3.3. Comparison of Different Parameter Back Analysis Methods
When trained with mixed input data incorporating multiple excavation-related feature points, the ResNet50-based model achieved an RMSE of 0.033 GPa. Compared with machine learning models using single-point inputs, the RMSE was significantly reduced, demonstrating the superior performance of the proposed approach. Furthermore, among all models utilizing multi-point inputs, the ResNet50-based CNN also yielded the lowest RMSE.
Figure 10 and
Figure 11 illustrate the prediction accuracy (error within 5%) of the various models. It is evident that deep learning models incorporating multiple excavation feature points outperform others, with the ResNet50-based CNN slightly surpassing the other two deep learning models. In contrast, decision tree (DT) and random forest (RF) models showed poorer accuracy, likely due to the limited size of the training dataset or the shallow architecture, which constrains their ability to capture complex feature representations. Therefore, no comparison is made in
Figure 11.
As shown in
Figure 11, the models utilizing multi-point excavation features significantly outperform those using single-point inputs in terms of prediction accuracy. Compared with well-performing machine learning models such as BPNN and AdaBoost, the ResNet50-based CNN achieved an average improvement of 13.8% in accuracy.

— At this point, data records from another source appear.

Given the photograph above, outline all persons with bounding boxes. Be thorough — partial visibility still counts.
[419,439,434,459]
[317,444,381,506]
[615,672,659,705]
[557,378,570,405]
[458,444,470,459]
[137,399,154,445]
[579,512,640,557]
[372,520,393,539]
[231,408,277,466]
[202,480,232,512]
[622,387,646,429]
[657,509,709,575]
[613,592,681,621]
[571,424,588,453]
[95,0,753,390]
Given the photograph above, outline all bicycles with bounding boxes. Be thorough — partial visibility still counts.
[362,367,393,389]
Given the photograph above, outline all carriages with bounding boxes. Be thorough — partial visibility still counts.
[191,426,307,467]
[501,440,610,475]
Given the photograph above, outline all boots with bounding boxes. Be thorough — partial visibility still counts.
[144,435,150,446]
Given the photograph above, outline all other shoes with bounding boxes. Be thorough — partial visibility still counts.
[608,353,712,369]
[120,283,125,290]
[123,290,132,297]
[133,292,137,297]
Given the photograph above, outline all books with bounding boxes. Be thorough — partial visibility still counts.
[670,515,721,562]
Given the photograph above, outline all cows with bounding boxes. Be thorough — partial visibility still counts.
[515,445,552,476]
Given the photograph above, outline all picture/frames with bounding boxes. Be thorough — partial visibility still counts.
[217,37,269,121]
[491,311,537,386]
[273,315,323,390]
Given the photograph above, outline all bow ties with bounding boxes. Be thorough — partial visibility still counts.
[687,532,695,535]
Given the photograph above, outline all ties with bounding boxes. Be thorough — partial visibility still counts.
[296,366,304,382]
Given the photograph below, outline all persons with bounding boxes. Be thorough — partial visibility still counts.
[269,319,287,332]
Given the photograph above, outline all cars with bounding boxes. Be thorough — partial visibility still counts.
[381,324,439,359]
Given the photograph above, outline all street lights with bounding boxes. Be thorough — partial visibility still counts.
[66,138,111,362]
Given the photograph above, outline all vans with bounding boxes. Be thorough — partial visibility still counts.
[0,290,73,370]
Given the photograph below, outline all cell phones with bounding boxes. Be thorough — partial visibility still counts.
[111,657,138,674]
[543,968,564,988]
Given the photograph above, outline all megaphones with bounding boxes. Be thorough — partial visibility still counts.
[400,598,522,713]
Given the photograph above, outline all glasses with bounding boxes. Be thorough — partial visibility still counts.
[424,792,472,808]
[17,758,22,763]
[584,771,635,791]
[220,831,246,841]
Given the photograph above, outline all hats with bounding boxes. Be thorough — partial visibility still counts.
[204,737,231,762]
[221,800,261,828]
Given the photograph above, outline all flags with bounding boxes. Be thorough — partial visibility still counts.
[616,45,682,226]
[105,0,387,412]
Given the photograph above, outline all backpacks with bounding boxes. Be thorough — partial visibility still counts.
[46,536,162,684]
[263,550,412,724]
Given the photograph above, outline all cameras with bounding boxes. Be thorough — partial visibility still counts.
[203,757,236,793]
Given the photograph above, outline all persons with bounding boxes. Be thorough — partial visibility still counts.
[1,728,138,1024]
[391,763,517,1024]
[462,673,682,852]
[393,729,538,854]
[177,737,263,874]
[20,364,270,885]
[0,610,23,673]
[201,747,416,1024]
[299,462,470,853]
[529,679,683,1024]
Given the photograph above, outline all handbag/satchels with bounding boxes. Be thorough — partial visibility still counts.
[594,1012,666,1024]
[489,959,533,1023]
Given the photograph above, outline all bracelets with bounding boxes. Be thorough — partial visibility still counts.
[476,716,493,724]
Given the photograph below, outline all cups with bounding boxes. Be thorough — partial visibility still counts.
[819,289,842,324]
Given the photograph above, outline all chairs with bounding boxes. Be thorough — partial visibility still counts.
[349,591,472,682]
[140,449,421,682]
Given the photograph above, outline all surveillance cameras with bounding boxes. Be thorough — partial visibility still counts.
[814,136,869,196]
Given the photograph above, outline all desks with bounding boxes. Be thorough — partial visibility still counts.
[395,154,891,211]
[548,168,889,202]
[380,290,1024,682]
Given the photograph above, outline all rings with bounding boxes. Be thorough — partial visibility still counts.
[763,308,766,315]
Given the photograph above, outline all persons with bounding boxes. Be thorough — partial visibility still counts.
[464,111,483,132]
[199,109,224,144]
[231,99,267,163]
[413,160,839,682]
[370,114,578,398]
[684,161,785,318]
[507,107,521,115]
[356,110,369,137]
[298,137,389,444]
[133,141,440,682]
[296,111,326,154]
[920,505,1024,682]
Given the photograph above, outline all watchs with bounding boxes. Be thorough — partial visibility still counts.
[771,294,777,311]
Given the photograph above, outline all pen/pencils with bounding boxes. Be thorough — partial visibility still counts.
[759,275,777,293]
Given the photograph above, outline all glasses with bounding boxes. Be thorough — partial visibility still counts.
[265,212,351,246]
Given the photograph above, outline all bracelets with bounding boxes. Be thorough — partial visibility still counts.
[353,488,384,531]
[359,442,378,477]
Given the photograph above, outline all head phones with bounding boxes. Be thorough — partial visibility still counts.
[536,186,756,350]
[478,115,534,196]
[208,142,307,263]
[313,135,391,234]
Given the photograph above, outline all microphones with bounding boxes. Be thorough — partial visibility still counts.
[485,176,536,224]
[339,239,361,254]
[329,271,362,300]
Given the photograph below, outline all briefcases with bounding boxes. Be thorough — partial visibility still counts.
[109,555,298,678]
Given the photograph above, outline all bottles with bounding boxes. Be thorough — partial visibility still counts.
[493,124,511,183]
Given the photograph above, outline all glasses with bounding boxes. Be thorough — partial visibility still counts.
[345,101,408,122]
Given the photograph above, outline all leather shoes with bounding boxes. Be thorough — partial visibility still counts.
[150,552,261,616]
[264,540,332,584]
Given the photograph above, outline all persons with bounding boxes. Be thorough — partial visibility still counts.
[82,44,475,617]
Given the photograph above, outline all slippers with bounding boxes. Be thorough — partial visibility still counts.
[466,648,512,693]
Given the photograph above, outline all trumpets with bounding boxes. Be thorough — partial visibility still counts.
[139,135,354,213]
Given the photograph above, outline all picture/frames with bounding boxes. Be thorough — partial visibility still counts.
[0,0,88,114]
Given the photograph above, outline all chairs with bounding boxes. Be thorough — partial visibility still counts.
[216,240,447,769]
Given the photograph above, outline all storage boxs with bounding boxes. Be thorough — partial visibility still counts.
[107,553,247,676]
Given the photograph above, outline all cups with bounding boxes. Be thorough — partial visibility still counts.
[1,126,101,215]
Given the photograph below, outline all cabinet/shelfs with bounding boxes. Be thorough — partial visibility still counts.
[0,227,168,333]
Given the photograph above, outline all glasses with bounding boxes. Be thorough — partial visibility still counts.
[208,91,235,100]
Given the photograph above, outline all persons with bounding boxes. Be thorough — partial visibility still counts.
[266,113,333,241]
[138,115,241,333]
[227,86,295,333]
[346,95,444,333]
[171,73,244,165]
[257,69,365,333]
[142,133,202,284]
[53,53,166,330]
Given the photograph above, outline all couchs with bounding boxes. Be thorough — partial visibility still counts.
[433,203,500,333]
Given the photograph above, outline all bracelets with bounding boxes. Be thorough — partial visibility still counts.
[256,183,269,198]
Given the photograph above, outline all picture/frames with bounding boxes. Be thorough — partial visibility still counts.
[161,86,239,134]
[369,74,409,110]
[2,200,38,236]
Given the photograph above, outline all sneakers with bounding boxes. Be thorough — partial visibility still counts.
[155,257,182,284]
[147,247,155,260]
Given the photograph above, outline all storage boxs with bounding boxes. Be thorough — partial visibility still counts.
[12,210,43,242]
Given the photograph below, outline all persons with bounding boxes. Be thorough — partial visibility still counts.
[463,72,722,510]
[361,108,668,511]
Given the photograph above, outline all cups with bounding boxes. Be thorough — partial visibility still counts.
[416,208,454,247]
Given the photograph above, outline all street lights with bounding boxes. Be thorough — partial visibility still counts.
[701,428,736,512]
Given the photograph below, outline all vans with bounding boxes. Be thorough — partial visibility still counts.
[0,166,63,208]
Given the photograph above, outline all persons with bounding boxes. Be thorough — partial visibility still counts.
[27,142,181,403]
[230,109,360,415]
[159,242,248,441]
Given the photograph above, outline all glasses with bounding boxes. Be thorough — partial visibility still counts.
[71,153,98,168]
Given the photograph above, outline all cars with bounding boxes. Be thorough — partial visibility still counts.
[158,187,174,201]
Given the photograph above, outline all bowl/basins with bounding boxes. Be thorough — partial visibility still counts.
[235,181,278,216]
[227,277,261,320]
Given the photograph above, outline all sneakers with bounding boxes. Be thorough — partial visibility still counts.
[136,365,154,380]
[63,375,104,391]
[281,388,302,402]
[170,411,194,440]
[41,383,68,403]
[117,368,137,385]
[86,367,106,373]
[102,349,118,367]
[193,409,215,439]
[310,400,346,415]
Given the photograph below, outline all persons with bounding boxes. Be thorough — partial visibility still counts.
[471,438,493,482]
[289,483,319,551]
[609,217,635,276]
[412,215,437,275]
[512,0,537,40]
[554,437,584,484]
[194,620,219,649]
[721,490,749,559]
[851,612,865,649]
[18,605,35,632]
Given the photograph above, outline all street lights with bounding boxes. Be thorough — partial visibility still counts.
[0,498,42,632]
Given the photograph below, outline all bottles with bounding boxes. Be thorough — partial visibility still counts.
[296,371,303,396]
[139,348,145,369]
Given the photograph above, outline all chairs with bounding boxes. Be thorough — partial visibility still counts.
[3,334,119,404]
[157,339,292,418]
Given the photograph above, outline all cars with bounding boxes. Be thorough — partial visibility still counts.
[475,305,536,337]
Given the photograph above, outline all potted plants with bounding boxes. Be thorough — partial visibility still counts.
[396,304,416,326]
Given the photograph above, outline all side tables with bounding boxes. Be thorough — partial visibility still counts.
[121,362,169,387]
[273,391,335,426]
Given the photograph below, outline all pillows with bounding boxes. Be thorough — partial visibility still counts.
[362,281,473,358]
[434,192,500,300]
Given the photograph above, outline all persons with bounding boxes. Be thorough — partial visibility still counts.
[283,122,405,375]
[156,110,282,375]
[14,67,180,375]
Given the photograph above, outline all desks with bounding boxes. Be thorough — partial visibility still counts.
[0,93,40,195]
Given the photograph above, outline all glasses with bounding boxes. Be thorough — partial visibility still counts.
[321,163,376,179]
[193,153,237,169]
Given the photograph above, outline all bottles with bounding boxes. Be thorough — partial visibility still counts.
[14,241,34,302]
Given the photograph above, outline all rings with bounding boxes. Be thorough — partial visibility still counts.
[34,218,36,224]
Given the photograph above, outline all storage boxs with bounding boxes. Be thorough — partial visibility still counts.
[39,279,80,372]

In summary, the ResNet50-based CNN model demonstrates strong predictive capabilities and holds considerable potential for practical application in the back-analysis of rock mass mechanical parameters. The limitations of conventional machine learning models are mainly due to their shallow architectures, which cannot effectively capture the complex temporal and nonlinear patterns in deformation data. In contrast, DNNs offer a more robust solution [
50]. DNNs can learn intricate, nonlinear relationships between excavation-induced deformation and rock mass quality, making them well-suited for back analysis tasks. Among the deep learning models, the CNN demonstrated the best performance when trained on complete deformation characteristic curves. Therefore, in
Section 4, a modified ResNet50-based CNN was employed to analyze and discuss incomplete deformation curves, aiming to investigate the relationship between the CNN’s back-analysis accuracy and excavation progress under different input data types.